Quando o projeto do Guimas começou a tomar corpo, e Chico e Ricardo começaram a estudar o “business restaurante”, descobriram que toalhas e guardanapos eram itens extremamente caros na equação. Ao optarem pelas toalhas de papel, o potinho de lápis de cera foi imediatamente lembrado. Está lá até hoje, assim como estão vários desenhos feitos por clientes, crianças e adultos, devidamente emoldurados.

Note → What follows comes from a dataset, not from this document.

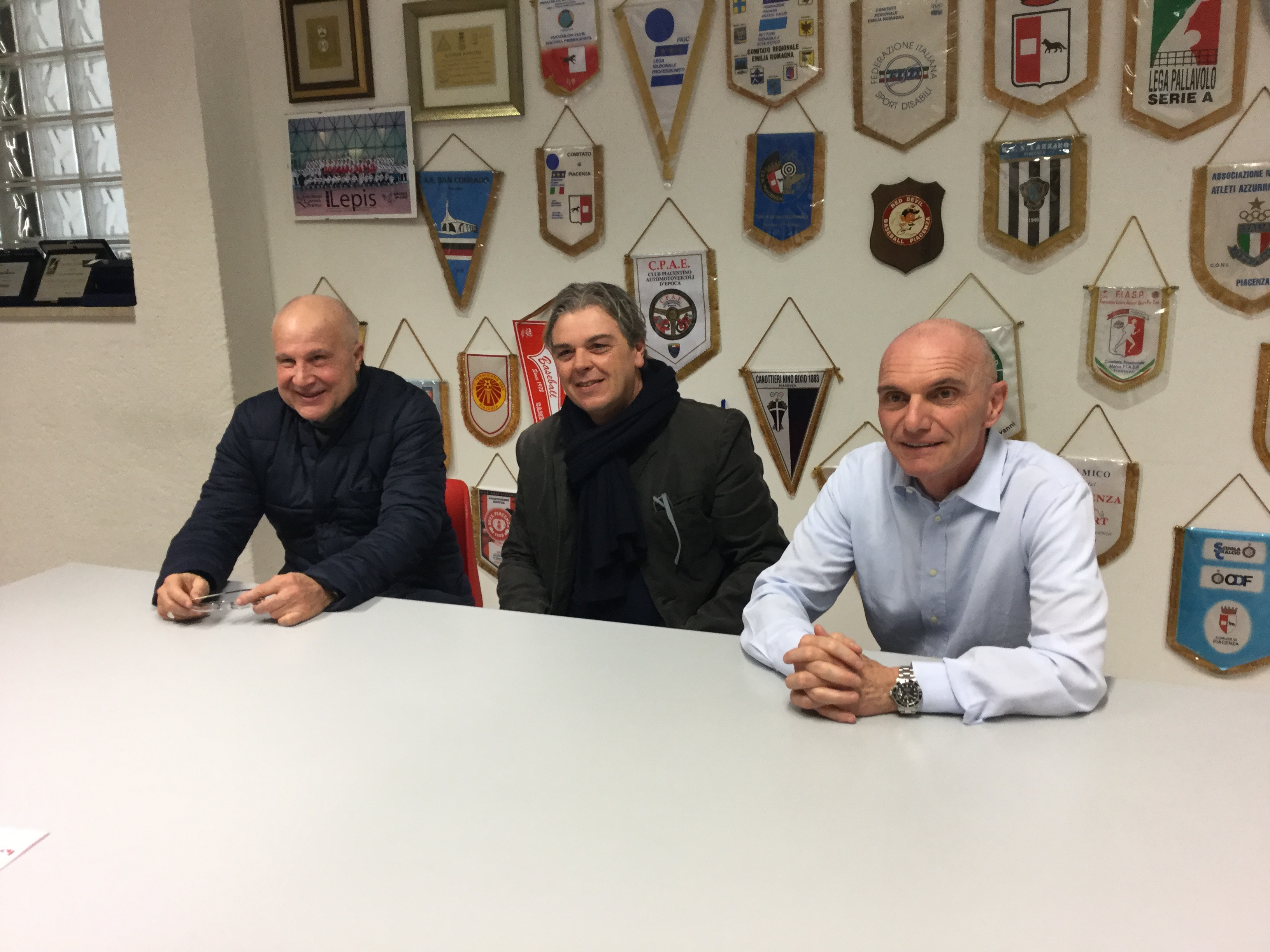 Stadio, sul tavolo le proposte del Piacenza calcio. Incontro con il Comune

Outros, incontáveis, estão guardados, mas já serviram para decorar o Guimas do Fashion Mall e para uma exposição no Barra Shopping.
Frequentador assíduo, o poeta Geraldinho Carneiro tem uma teoria para explicar o sucesso e a longevidade do restaurante:
-- O Chico, que é um carioca falsificado, porque é português, conseguiu fazer, no Rio, um perfeito bistrô parisiense, -- diz ele. – Você passa pela maluquice do Baixo Gávea, entra numa ruazinha pequena e pronto, está numa sucursal da Brasserie Lipp. Tudo é muito simpático no Guimas, a começar pelo Chico e pela Tintim, que são uns encantos de pessoas, e passando pelo ambiente da casa, com os desenhos emoldurados. Quantos restaurantes você conhece que tem Angelo de Aquino na parede? Em suma, eu diria que o segredo do Guimas é que ele é um bistrôzinho francês, feito por um português, com uma adorável mistura carioca. Um dos mais bem-sucedidos exemplos de miscigenação tropical que eu conheço.

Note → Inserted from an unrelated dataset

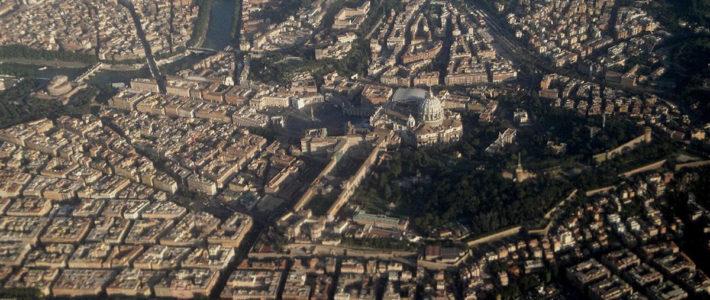 Bene odg Camera su Roma Capitale, ora nuovo modello di governance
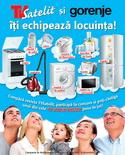 Castiga un frigider, un aragaz, o masina de spalat si alte 7 produse electrocasnice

Verdade que, no começo, o bistrôzinho estava mais para botequim. Tinha salaminho e queijo Palmira mas, além disso, os amigos da casa levaram para lá um freezer, que encheram de garrafas de cerveja. Às vezes, durante à tarde, Chico sentava-se de frente para o freezer e punha as mãos na cabeça:
-- Meu Deus, o que é que eu vou fazer com isso?! Onde é que eu me meti?!
O contrato feito com o proprietário das três lojas que compõem o Guimas foi assinado prevendo o pagamento do ponto em seis meses. Se tudo desse certo, ao cabo do período Chico e Ricardo pagariam o valor estipulado; caso contrário, devolveriam as lojas, dando como pagamento as melhorias que haviam feito. Pois em dois meses o ponto estava devidamente quitado.

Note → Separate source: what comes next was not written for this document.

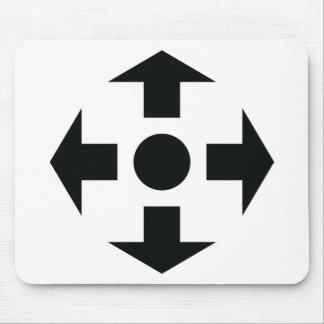 black arrows icon mouse pad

Cinco anos depois, o restaurante ganhou uma filial no Fashion Mall, que funcionou durante ótimos 14 anos até ser derrotada pela guerra do tráfico entre Rocinha e Vidigal, que afastou o público de São Conrado. Chico lembra-se dela com saudades. Ele sempre quis ter um bar, e lá conseguiu realizar o seu sonho.
-- O meu bar ideal é o P.J. Clarke’s, em Nova Iorque. O filho do dono viveu no Brasil quando era menino, fala até um pouco de português, e ficamos amigos, -- conta. – Quando abrimos o Guimas em São Conrado, fui lá, fotografei tudo e aproveitei vários detalhes no nosso bar. Ficou tão bom que volta e meia as pessoas nem queriam ir para as mesas, pediam para comer lá mesmo.
O Guimas teve filiais também no Barra Shopping e na Paul Redfern, mas essas foram experiências que não deram certo. A do Barra Shopping foi vítima de uma concepção errada de praça de alimentação que levou pelo ralo vários estabelecimentos; a da Paul Redfern nasceu condenada, porque Chico desprezou a sabedoria popular que marca certos pontos como “caveiras de burro”, lugares onde nada dá certo.
-- É incrível, mas caveira de burro existe mesmo, -- constata Chico. – Eu não acreditava nisso, mas é verdade. Aquele Guimas era ótimo, perfeitinho, mas as pessoas nem se lembravam de que existia...
A moral da história é que, nos planos para os próximos 30 anos, não há nenhum restaurante novo.
-- Nossos copos não são de cristal, nossas toalhas são de papel, mas esse Guiminhas da Gávea vai bem, e é muito pé quente.